## Problem statement
Reproduce the forum thread below on replacing division with multiplication by an inverse, word for word and in full.
:: Document text
Speed up division by instead using inverse and multiply

[PrincieD]

Hi guys here's a nice optimisation trick. If you want to divide by a value you can pre-calculate the inverse of the value (1 / value) and then multiply instead (which is faster on CPU)

Code: Select all

OpenConsole()

count = 1000000

width = 12345
invWidth.d = 1 / width

For z = 1 To 10
    
    PrintN("----------")

    RandomSeed(1337)
    startTime = ElapsedMilliseconds()
    For n = 1 To count
        x2 = Random(1000000)
        x = x2 / Width
    Next
    endTime = ElapsedMilliseconds()
    
    PrintN(Str(endTime-startTime))
    
    RandomSeed(1337)
    startTime = ElapsedMilliseconds()
    For n = 1 To count
        x2 = Random(1000000)
        x = x2 * invWidth
    Next
    endTime = ElapsedMilliseconds()
    
    PrintN(Str(endTime-startTime))

Next

Input()

[ChrisR]

For a good measurement, I moved invWidth.d = 1 / width after the 2nd startTime = ElapsedMilliseconds()
Not obvious with count = 1000000 but indeed a small improvement with 10000000, thanks for the tip.

[STARGÅTE]

Hm, I see no difference here.
Your original code gives

4
4

and when I increase count to 100 000 000, the result is:

383
377

However, I think the Random() call takes more time than a single FPU instruction.

[yuki]

You can further improve performance using magic number + bitwise tricks:

Code: Select all

EnableExplicit

#WIDTH      = 12345
#WIDTH_INV  = 1.0 / #WIDTH

#WIDTH_MAGIC_N  = -1444876401
#WIDTH_MAGIC_S  = 13

#NUM_LOOPS = 1
#NUM_ITER_PER_LOOP = 1000000000

Define x, y
Define startTime, elapsedTime
Define max.q

CompilerIf #PB_Compiler_Debugger
  CompilerError "Please run with debugger off in order to collect proper timings."
::::
:: Input data
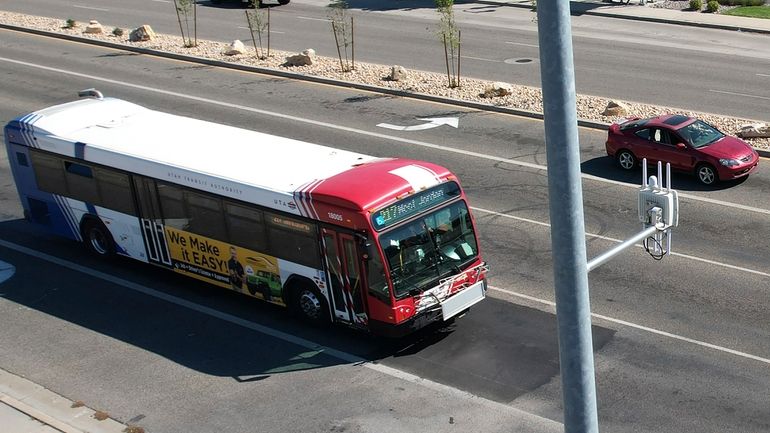 A commuter bus equipped with a radio transmitter approaches a...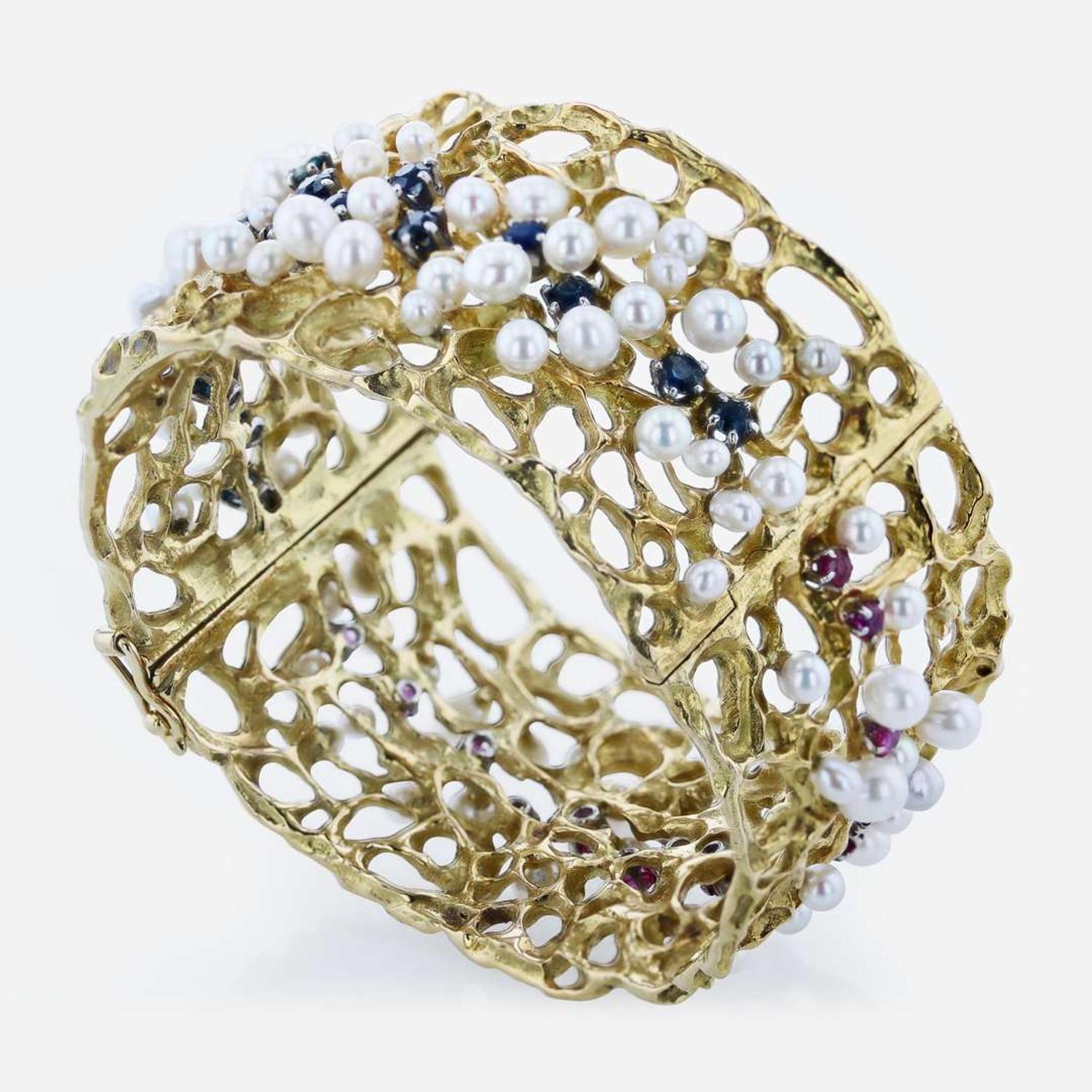 An 18K Yellow Gold and Gemstone Bangle by Karl Stittgen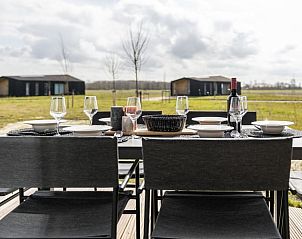 Cozy dining table on the terrace of Holiday Home in Wissenkerke, overlooking North Beveland, Zeeland.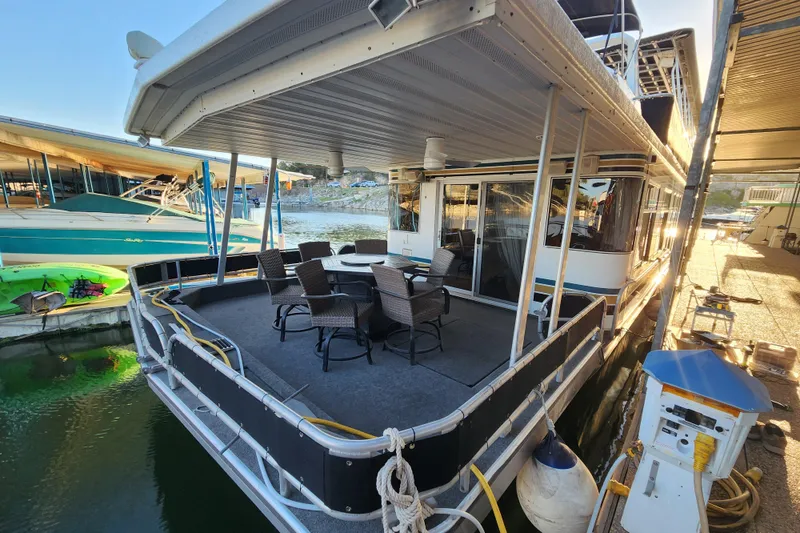 Slide: The Image of Houseboat with outdoor seating, docked at marina, Sharpe 85 model, year 2000. - 4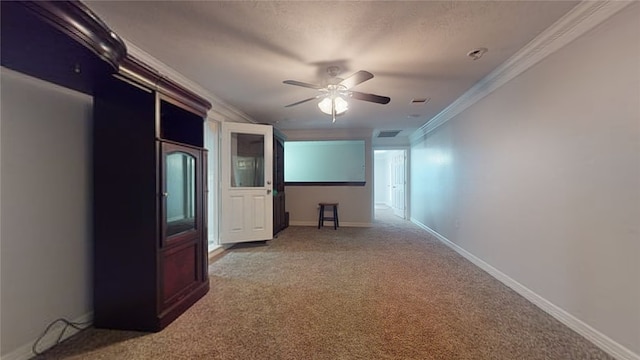 empty room with light colored carpet, ceiling fan, and crown molding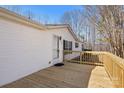 A spacious wooden deck offers an inviting outdoor space, perfect for relaxing or entertaining at 109 Fish Hill Dr, Statesville, NC 28677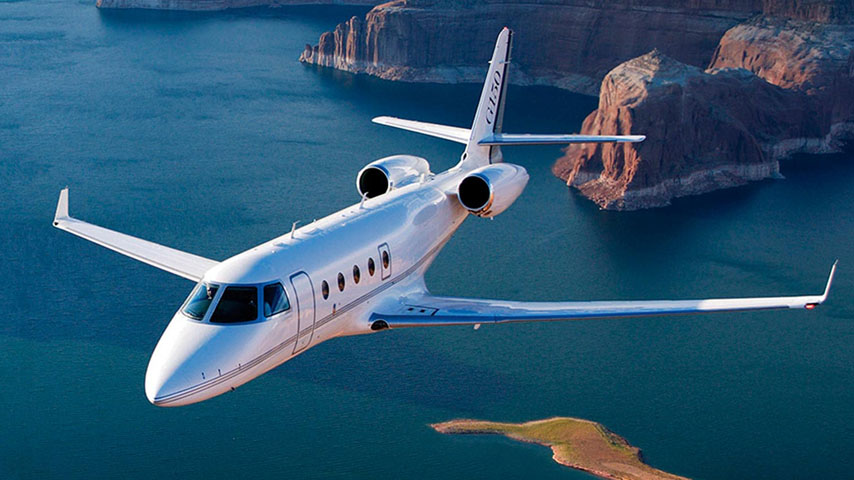 Gulfstream G150 Midsize Jet flying over water and mountains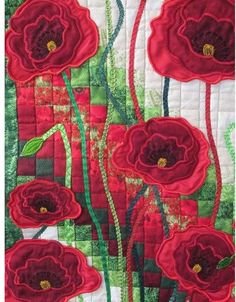 red flowers are on the side of a quilted wall hanging ornament with green stems and leaves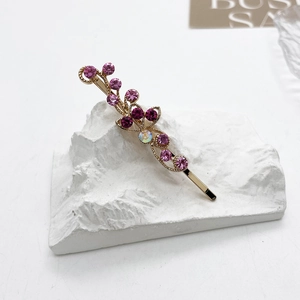 Vue macro de strass violets sur une barrette à cheveux florale dorée sur décor blanc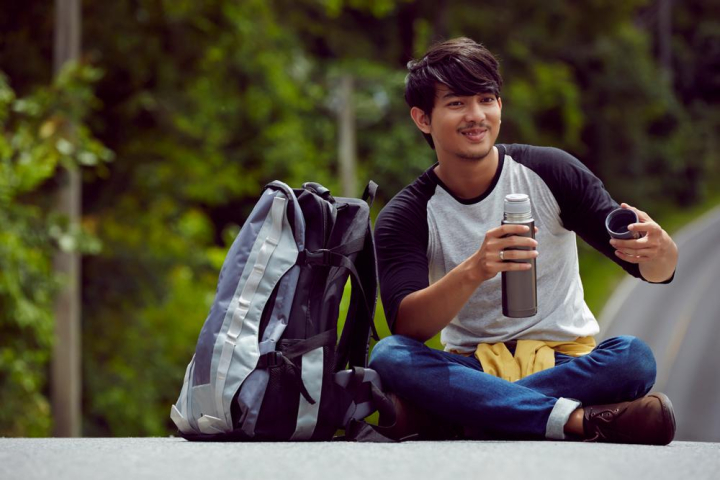 handsome,man,smile,holding,flask,flask of water,relaxing,teenager,twenties,jungle,expedition,leisure,backpack,enjoying,sit on road,portrait,outing,trip,nature,unwild,wanderlust,alone,looking,smiling,beautiful,guy,gray,beard,happy,young travellers,travel,thai,thailand,khao yai,khao yai national,tourist,tourism,holiday,vacation,journey,youth,outdoors,adult,adventure,road,traveller,xframe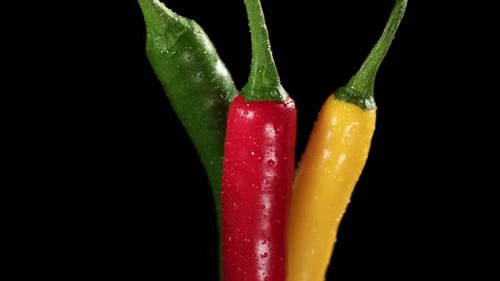 Close Up of Three Colorful Chili Peppers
::::
## Expected answer
Speed up division by instead using inverse and multiply

[PrincieD]

Hi guys here's a nice optimisation trick. If you want to divide by a value you can pre-calculate the inverse of the value (1 / value) and then multiply instead (which is faster on CPU)

Code: Select all

OpenConsole()

count = 1000000

width = 12345
invWidth.d = 1 / width

For z = 1 To 10
    
    PrintN("----------")

    RandomSeed(1337)
    startTime = ElapsedMilliseconds()
    For n = 1 To count
        x2 = Random(1000000)
        x = x2 / Width
    Next
    endTime = ElapsedMilliseconds()
    
    PrintN(Str(endTime-startTime))
    
    RandomSeed(1337)
    startTime = ElapsedMilliseconds()
    For n = 1 To count
        x2 = Random(1000000)
        x = x2 * invWidth
    Next
    endTime = ElapsedMilliseconds()
    
    PrintN(Str(endTime-startTime))

Next

Input()

[ChrisR]

For a good measurement, I moved invWidth.d = 1 / width after the 2nd startTime = ElapsedMilliseconds()
Not obvious with count = 1000000 but indeed a small improvement with 10000000, thanks for the tip.

[STARGÅTE]

Hm, I see no difference here.
Your original code gives

4
4

and when I increase count to 100 000 000, the result is:

383
377

However, I think the Random() call takes more time than a single FPU instruction.

[yuki]

You can further improve performance using magic number + bitwise tricks:

Code: Select all

EnableExplicit

#WIDTH      = 12345
#WIDTH_INV  = 1.0 / #WIDTH

#WIDTH_MAGIC_N  = -1444876401
#WIDTH_MAGIC_S  = 13

#NUM_LOOPS = 1
#NUM_ITER_PER_LOOP = 1000000000

Define x, y
Define startTime, elapsedTime
Define max.q

CompilerIf #PB_Compiler_Debugger
  CompilerError "Please run with debugger off in order to collect proper timings."